§ **Consigne écrite**
Dans l'extrait sur la demande d'asile, à quelle date le demandeur serait-il arrivé au Luxembourg ? Répondez en une phrase, s'il vous plaît.

Monsieur … fut entendu le même jour par un agent du service de police judiciaire, section police des étrangers et des jeux, de la police grand-ducale, sur son identité et l’itinéraire suivi pour venir au Luxembourg.

Il fut entendu le 7 juillet 2004 par un agent du ministère de la Justice sur les motifs à la base de sa demande d’asile.

Le ministre de la Justice l’informa, par lettre du 14 juillet 2004, envoyée par courrier recommandé expédié le 26 juillet 2004, que sa demande avait été déclarée manifestement infondée au sens de l’article 9 de la loi modifiée du 3 avril 1996 portant création 1) d’une procédure relative à l’examen d’une demande d’asile ; 2) d’un régime de protection temporaire. Cette décision est libellée comme suit :

« En mains le rapport du Service de Police Judiciaire du 27 mai 2004 et le rapport d’audition de l’agent du Ministère de la Justice du 7 juillet 2004.

Il ressort du rapport du Service de Police Judiciaire du 27 mai 2004 que vous auriez quitté le Kosovo vers le 15 mai 2004 en traversant dans différentes étapes la Bosnie, la Croatie, la Slovénie et l’Italie où vous auriez pris un train pour le Luxembourg passant par Paris. Vous seriez arrivé au Luxembourg le 27 mai 2004. Vous ajoutez avoir été demandeur d’asile en Allemagne pendant 7 années et avoir de la famille au Luxembourg. Vous ne présentez aucune pièce d’identité émise par la MINUK.

Il résulte clairement de vos déclarations que vous auriez uniquement quitté le Kosovo en mai 2004 pour venir travailler et séjourner au Luxembourg. Vous souhaitez avoir une meilleure vie au Luxembourg.

Selon l’article 9 de la loi du 3 avril 1996 portant création 1) d’une procédure relative à l’examen d’une demande d’asile ; 2) d’un régime de protection temporaire, « une demande d’asile peut être considérée comme manifestement infondée lorsqu’elle ne répond à aucun des critères de fond définis par la Convention de Genève et le Protocole de New York, si la crainte du demandeur d’asile d’être persécuté dans son propre pays est manifestement dénuée de fondement ou si la demande repose sur une fraude délibérée ou constitue un recours abusif aux procédures en matière d’asile ».

§ **Données extraites**

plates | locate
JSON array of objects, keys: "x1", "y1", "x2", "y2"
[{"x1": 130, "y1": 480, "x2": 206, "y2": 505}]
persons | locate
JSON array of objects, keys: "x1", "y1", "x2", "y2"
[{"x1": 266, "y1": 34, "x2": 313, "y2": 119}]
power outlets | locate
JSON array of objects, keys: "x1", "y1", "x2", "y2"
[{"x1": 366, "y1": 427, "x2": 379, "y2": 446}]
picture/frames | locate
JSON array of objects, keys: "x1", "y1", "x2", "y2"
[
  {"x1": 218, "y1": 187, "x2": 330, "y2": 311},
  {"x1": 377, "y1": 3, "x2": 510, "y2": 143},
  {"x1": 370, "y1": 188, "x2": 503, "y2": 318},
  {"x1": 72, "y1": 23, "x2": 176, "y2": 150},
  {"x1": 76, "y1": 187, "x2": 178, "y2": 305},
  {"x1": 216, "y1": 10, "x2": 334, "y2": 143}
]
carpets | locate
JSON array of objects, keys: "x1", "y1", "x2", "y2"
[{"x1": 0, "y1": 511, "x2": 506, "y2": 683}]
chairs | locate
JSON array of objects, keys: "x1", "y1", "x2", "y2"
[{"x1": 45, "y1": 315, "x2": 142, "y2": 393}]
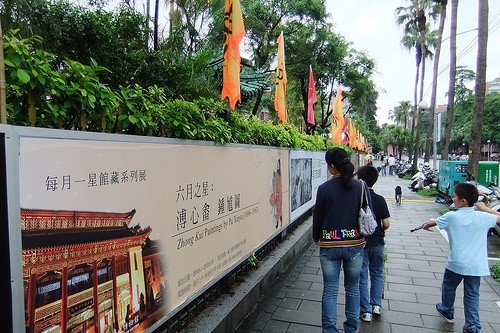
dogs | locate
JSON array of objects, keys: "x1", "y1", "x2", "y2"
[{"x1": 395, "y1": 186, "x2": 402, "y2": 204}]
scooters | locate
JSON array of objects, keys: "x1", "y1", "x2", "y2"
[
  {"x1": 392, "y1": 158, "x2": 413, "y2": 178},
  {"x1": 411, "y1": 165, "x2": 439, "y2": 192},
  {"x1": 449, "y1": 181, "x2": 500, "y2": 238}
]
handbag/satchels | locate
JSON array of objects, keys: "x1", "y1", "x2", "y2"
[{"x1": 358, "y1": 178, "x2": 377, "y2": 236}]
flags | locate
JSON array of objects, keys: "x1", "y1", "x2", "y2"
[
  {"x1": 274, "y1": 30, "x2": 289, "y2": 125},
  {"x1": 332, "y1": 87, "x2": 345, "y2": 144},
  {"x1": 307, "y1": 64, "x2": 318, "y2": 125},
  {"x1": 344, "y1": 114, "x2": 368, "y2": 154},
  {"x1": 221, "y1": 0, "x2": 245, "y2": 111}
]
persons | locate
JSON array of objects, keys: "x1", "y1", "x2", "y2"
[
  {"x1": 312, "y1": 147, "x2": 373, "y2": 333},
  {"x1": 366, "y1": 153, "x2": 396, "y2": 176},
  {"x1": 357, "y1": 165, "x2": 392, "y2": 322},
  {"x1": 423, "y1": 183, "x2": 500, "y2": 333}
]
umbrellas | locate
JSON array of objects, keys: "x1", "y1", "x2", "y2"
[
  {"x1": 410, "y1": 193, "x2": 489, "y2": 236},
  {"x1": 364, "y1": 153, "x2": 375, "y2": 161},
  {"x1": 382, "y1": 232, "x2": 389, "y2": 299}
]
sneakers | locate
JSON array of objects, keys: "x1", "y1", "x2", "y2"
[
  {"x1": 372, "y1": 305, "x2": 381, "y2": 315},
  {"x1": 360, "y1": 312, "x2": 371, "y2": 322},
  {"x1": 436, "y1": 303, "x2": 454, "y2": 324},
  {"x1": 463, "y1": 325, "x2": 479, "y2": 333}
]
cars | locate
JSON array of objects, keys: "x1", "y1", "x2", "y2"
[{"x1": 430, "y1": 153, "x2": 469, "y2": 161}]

---

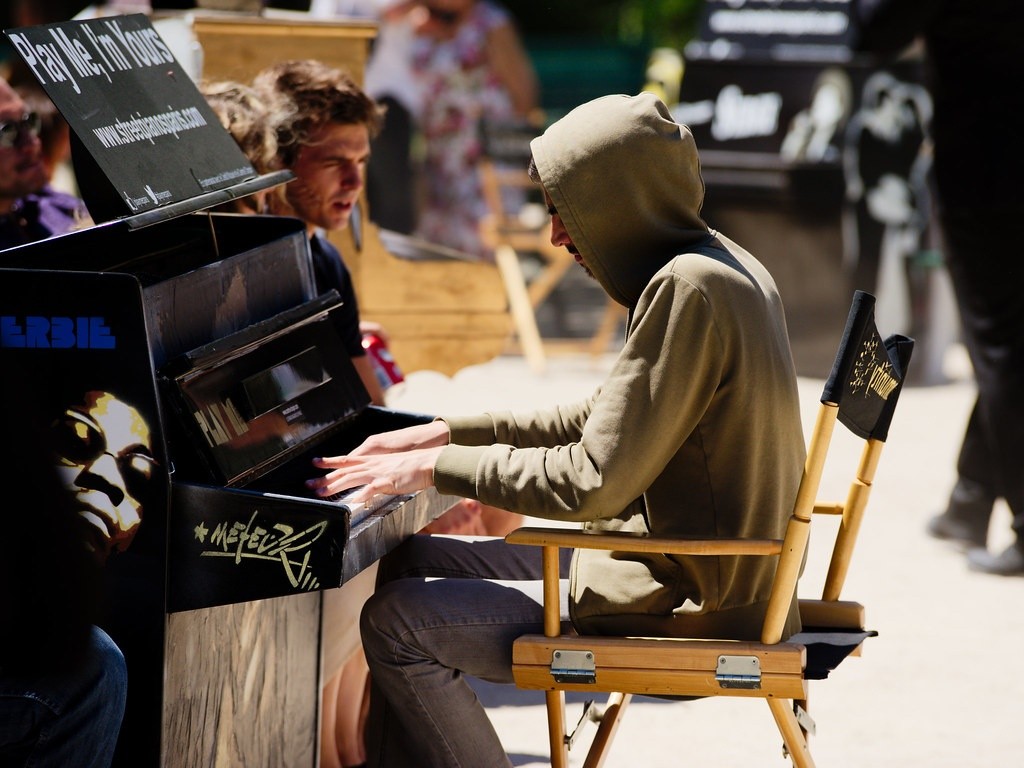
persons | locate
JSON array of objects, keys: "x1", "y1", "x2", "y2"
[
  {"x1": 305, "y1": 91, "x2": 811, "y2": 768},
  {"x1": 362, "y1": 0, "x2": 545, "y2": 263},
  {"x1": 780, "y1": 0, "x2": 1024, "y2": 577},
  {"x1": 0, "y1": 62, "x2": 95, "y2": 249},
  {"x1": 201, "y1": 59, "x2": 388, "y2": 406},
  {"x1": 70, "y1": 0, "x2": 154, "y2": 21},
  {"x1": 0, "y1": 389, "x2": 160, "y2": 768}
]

---

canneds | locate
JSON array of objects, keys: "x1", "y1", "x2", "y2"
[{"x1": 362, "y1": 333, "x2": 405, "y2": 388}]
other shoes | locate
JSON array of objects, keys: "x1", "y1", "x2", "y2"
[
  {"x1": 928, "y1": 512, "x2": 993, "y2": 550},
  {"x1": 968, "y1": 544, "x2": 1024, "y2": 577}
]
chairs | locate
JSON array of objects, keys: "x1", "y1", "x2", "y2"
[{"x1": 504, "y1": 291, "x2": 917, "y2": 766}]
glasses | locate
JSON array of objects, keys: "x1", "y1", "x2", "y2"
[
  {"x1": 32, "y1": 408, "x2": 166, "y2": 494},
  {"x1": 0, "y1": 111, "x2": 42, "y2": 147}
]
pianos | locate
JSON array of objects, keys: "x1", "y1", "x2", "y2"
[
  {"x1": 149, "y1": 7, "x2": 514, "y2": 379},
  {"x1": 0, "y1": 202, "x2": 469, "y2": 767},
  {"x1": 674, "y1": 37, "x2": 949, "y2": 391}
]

§ **Réponse écrite**
Il serait arrivé au Luxembourg le 27 mai 2004.